WIBX
- Utica, New York; United States;
- Broadcast area: Mohawk Valley
- Frequency: 950 kHz
- Branding: 950 and 92.3 WIBX

Programming
- Format: News/Talk
- Network: Fox News Radio
- Affiliations: Compass Media Networks Premiere Networks Westwood One

Ownership
- Owner: Townsquare Media; (Townsquare Media Licensee of Utica/Rome, Inc.);
- Sister stations: WFRG-FM, WLZW, WODZ-FM, WOUR

History
- First air date: December 5, 1925; 100 years ago
- Former frequencies: 1460 kHz (1925–1926); 1280 kHz (1926–1927); 1260 kHz (1927–1928); 1200 kHz (1928–1941); 1230 kHz (1941–1948);

Technical information
- Licensing authority: FCC
- Facility ID: 168
- Class: B
- Power: 5,000 watts
- Transmitter coordinates: 43°6′12.3″N 75°20′29.6″W﻿ / ﻿43.103417°N 75.341556°W
- Translator: 92.3 W222DA (Utica)

Links
- Public license information: Public file; LMS;
- Webcast: Listen Live
- Website: wibx950.com

= WIBX =

WIBX (950 AM) is a commercial radio station in Utica, New York. It is one of Central New York's oldest radio stations, dating back to 1925. The station airs a news/talk radio format and is owned by Townsquare Media as part of a cluster with adult contemporary 98.7 WLZW, country music 104.3 WFRG-FM, classic hits 96.1 WODZ, and classic rock 96.9 WOUR. The studios and offices are on River Road in Marcy, New York.

WIBX broadcasts at 5,000 watts around the clock. It uses a directional antenna system with a four-tower array to avoid interfering with other stations on AM 950. The transmitter site is off Clark Mills Road in Whitesboro, New York. WIBX is also heard on FM translator W222DA at 92.3 FM.

Questions:
(a) Translate this sentence from the WIBX article into Spanish: "WIBX broadcasts at 5,000 watts around the clock."
(b) Reproduce word for word the part of the WIBX article that begins with the words containing "Technical information" and ends with "92.3 W222DA (Utica)".
The material comes from another source.

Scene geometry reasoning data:
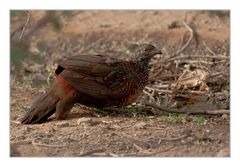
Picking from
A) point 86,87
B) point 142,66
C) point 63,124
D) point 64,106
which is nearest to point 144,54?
point 142,66

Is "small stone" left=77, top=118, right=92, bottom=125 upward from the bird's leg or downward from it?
downward

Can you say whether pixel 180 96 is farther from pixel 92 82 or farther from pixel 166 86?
pixel 92 82

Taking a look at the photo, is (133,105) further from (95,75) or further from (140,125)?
(140,125)

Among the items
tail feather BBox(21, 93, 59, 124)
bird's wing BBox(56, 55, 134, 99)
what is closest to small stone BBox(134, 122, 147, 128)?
bird's wing BBox(56, 55, 134, 99)

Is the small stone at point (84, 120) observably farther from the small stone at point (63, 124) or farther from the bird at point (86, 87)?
the bird at point (86, 87)

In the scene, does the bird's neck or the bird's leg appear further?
the bird's neck

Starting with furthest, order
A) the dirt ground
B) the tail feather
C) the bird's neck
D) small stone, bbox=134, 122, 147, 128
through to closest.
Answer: the bird's neck
the tail feather
small stone, bbox=134, 122, 147, 128
the dirt ground

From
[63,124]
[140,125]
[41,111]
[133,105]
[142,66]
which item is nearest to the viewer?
[140,125]

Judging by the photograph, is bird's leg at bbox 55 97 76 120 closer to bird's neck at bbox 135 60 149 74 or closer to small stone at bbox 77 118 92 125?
small stone at bbox 77 118 92 125
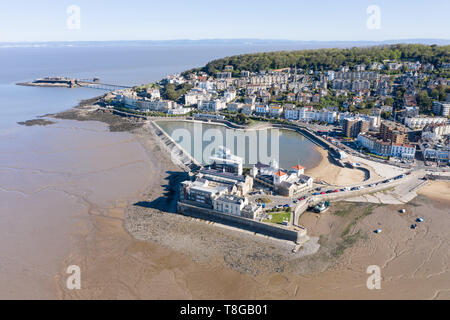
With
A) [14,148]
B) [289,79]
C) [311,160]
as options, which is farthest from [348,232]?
[289,79]

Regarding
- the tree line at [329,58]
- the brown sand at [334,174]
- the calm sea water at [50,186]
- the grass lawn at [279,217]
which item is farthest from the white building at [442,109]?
the grass lawn at [279,217]

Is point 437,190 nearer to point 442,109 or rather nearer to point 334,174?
point 334,174

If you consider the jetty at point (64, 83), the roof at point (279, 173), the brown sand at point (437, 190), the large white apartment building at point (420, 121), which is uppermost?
the jetty at point (64, 83)

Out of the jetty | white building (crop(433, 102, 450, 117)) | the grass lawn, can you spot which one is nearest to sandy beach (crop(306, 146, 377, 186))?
the grass lawn

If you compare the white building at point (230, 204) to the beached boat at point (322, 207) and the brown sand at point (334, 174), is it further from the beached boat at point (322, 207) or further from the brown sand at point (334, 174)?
the brown sand at point (334, 174)

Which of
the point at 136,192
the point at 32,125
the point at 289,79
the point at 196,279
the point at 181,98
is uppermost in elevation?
the point at 289,79

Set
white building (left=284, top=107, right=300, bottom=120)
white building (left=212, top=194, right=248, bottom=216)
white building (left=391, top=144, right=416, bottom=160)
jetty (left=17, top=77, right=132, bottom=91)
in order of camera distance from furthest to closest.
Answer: jetty (left=17, top=77, right=132, bottom=91), white building (left=284, top=107, right=300, bottom=120), white building (left=391, top=144, right=416, bottom=160), white building (left=212, top=194, right=248, bottom=216)

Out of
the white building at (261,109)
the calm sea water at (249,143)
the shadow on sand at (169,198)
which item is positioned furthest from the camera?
the white building at (261,109)

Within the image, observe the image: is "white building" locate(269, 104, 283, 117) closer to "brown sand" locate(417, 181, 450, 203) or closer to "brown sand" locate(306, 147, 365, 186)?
"brown sand" locate(306, 147, 365, 186)

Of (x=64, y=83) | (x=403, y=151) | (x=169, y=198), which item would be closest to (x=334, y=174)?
(x=403, y=151)

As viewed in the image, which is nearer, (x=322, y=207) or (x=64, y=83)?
(x=322, y=207)

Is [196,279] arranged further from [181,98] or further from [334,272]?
[181,98]
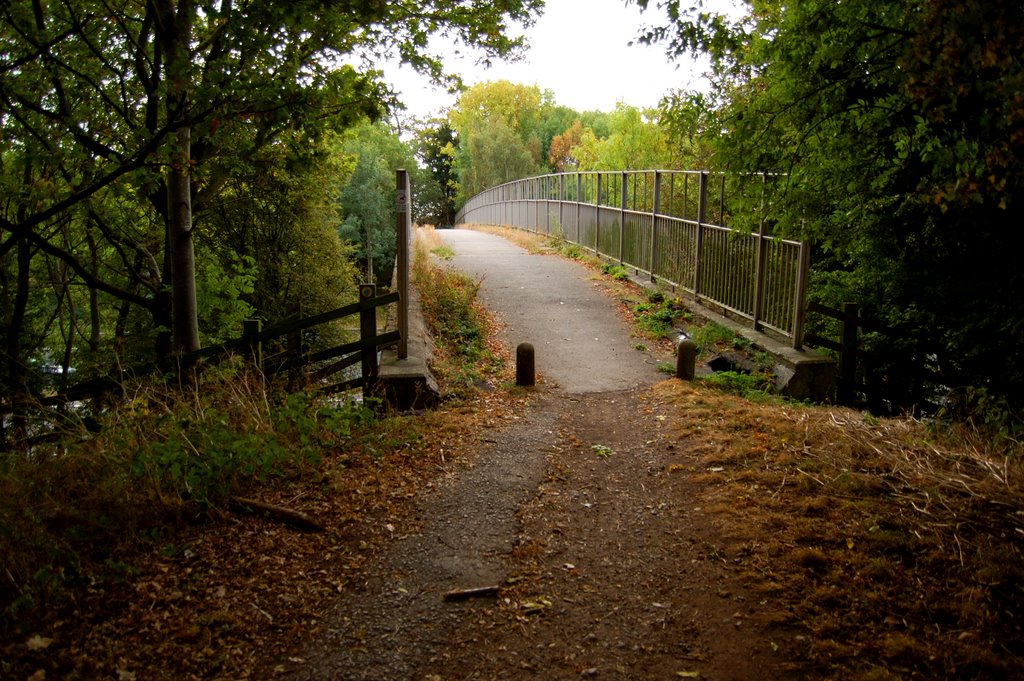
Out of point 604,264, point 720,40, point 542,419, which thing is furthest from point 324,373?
point 604,264

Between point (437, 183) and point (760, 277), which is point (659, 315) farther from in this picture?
point (437, 183)

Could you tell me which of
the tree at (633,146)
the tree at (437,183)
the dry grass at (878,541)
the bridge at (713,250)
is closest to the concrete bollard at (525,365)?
the bridge at (713,250)

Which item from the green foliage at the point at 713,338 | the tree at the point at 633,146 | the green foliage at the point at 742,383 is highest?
the tree at the point at 633,146

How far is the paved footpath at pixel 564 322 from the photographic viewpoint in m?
10.0

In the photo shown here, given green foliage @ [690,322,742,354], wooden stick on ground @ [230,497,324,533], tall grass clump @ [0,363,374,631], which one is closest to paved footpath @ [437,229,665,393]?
green foliage @ [690,322,742,354]

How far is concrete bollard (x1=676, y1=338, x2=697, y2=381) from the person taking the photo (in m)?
9.43

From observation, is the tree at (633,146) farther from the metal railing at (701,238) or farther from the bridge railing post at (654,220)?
the bridge railing post at (654,220)

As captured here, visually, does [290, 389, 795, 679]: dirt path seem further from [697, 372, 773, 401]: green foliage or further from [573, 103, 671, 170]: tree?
[573, 103, 671, 170]: tree

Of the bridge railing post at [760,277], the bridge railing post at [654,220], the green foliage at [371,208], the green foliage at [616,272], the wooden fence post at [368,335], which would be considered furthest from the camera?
the green foliage at [371,208]

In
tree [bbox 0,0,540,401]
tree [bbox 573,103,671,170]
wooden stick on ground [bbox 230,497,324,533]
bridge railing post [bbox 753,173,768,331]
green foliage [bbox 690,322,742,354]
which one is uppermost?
tree [bbox 573,103,671,170]

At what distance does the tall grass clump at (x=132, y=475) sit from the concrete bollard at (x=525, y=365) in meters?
2.66

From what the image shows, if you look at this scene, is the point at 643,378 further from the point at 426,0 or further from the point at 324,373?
the point at 426,0

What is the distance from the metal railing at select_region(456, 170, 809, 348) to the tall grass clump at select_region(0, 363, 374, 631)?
4344 mm

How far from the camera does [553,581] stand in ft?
15.1
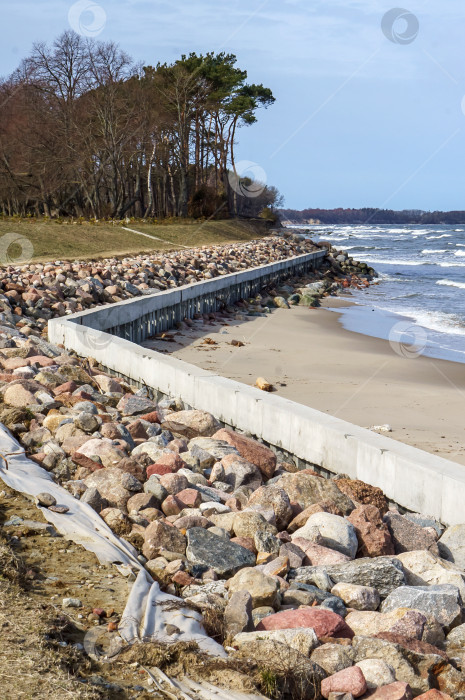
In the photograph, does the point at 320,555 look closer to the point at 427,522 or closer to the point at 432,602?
the point at 432,602

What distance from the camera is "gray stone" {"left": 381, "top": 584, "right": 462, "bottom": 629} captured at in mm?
3434

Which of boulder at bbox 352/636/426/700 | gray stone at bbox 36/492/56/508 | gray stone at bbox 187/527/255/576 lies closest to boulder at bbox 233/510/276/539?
gray stone at bbox 187/527/255/576

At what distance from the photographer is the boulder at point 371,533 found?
168 inches

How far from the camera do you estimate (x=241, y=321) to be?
653 inches

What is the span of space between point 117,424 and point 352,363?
699cm

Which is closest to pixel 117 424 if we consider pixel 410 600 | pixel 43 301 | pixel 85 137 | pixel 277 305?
pixel 410 600

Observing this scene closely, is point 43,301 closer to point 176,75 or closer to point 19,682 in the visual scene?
point 19,682

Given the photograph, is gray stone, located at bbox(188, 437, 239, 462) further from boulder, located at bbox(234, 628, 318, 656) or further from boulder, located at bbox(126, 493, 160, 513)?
boulder, located at bbox(234, 628, 318, 656)

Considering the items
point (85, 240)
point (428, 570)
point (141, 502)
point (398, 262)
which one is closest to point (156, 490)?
point (141, 502)

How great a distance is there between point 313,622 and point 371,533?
4.32 feet

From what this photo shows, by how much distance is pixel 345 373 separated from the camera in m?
11.2

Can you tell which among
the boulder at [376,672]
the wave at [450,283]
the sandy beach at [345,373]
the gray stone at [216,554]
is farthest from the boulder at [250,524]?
the wave at [450,283]

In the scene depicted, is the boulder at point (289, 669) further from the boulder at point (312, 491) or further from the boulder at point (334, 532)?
the boulder at point (312, 491)

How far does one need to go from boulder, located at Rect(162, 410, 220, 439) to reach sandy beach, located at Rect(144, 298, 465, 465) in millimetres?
2295
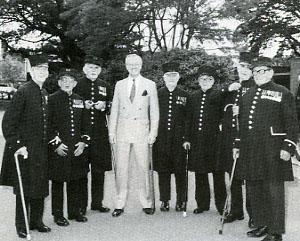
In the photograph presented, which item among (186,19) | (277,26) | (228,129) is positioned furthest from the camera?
(277,26)

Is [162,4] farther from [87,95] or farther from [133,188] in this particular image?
[87,95]

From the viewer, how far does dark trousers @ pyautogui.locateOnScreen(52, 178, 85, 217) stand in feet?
20.3

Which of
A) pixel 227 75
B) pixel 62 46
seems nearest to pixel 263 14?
pixel 62 46

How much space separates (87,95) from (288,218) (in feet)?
10.2

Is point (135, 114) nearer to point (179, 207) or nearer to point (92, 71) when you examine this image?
point (92, 71)

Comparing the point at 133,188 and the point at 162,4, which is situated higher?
the point at 162,4

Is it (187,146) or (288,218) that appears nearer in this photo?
(288,218)

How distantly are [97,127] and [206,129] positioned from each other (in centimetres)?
148

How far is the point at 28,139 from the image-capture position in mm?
5605

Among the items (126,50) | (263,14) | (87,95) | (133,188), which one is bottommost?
(133,188)

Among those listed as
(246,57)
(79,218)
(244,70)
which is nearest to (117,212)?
(79,218)

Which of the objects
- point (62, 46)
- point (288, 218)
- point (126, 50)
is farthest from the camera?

Outputs for the tasks:
(a) WIBX transmite con 5.000 vatios las 24 horas del día.

(b)
Technical information
- Licensing authority: FCC
- Facility ID: 168
- Class: B
- Power: 5,000 watts
- Transmitter coordinates: 43°6′12.3″N 75°20′29.6″W﻿ / ﻿43.103417°N 75.341556°W
- Translator: 92.3 W222DA (Utica)